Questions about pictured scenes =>
══════════════════════════════
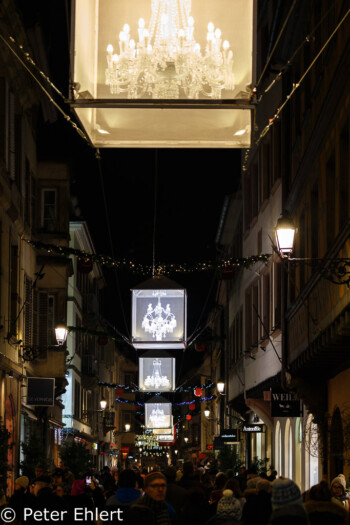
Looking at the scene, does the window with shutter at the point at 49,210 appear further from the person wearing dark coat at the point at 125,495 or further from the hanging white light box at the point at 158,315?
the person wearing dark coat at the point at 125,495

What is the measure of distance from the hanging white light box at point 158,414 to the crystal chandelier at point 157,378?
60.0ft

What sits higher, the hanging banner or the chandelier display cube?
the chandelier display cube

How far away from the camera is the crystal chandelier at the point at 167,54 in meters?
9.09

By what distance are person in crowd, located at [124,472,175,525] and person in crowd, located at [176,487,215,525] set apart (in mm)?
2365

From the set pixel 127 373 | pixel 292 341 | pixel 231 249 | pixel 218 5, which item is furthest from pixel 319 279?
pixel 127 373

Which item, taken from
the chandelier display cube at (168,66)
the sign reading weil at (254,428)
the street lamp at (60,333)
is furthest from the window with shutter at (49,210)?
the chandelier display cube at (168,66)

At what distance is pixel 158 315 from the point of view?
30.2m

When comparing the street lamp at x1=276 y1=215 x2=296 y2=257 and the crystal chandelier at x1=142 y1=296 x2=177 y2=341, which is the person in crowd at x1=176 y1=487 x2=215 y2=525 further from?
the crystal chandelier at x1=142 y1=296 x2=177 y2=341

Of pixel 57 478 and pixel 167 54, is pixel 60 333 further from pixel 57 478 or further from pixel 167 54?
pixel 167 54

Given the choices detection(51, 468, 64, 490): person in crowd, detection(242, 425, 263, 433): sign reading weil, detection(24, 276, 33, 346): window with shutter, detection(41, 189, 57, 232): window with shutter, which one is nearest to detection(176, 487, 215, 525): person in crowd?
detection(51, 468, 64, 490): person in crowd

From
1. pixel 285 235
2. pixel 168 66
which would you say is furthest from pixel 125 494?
══════════════════════════════
Short problem =>
Reproduce every line of the listing above word for word, leaving out the pictures.

The answer =>
Looking at the scene, does the window with shutter at the point at 49,210 appear further from the person wearing dark coat at the point at 125,495 or further from the hanging white light box at the point at 158,315?
the person wearing dark coat at the point at 125,495

What is the measure of distance from the hanging white light box at point 158,414 to the crystal chandelier at point 157,378?
60.0ft

What sits higher, the hanging banner or the chandelier display cube?
the chandelier display cube

How far away from the camera is the crystal chandelier at the point at 167,54 in meters?
9.09

By what distance are person in crowd, located at [124,472,175,525] and person in crowd, located at [176,487,215,525] set apart (in mm)?
2365

From the set pixel 127 373 | pixel 292 341 | pixel 231 249 | pixel 218 5, which item is furthest from pixel 319 279?
pixel 127 373

Which item, taken from
the chandelier display cube at (168,66)
the sign reading weil at (254,428)
the street lamp at (60,333)
is furthest from the window with shutter at (49,210)?
the chandelier display cube at (168,66)

At what distance is pixel 158 315 from the point of view?
30.2m

When comparing the street lamp at x1=276 y1=215 x2=296 y2=257 and the crystal chandelier at x1=142 y1=296 x2=177 y2=341, which is the person in crowd at x1=176 y1=487 x2=215 y2=525 further from?
the crystal chandelier at x1=142 y1=296 x2=177 y2=341

Of pixel 57 478 and pixel 167 54, is pixel 60 333 further from pixel 57 478 or further from pixel 167 54?
pixel 167 54

Given the choices detection(51, 468, 64, 490): person in crowd, detection(242, 425, 263, 433): sign reading weil, detection(24, 276, 33, 346): window with shutter, detection(41, 189, 57, 232): window with shutter, which one is nearest to detection(176, 487, 215, 525): person in crowd?
detection(51, 468, 64, 490): person in crowd

From
1. pixel 285 235
2. pixel 168 66
which would you say is furthest from pixel 125 494?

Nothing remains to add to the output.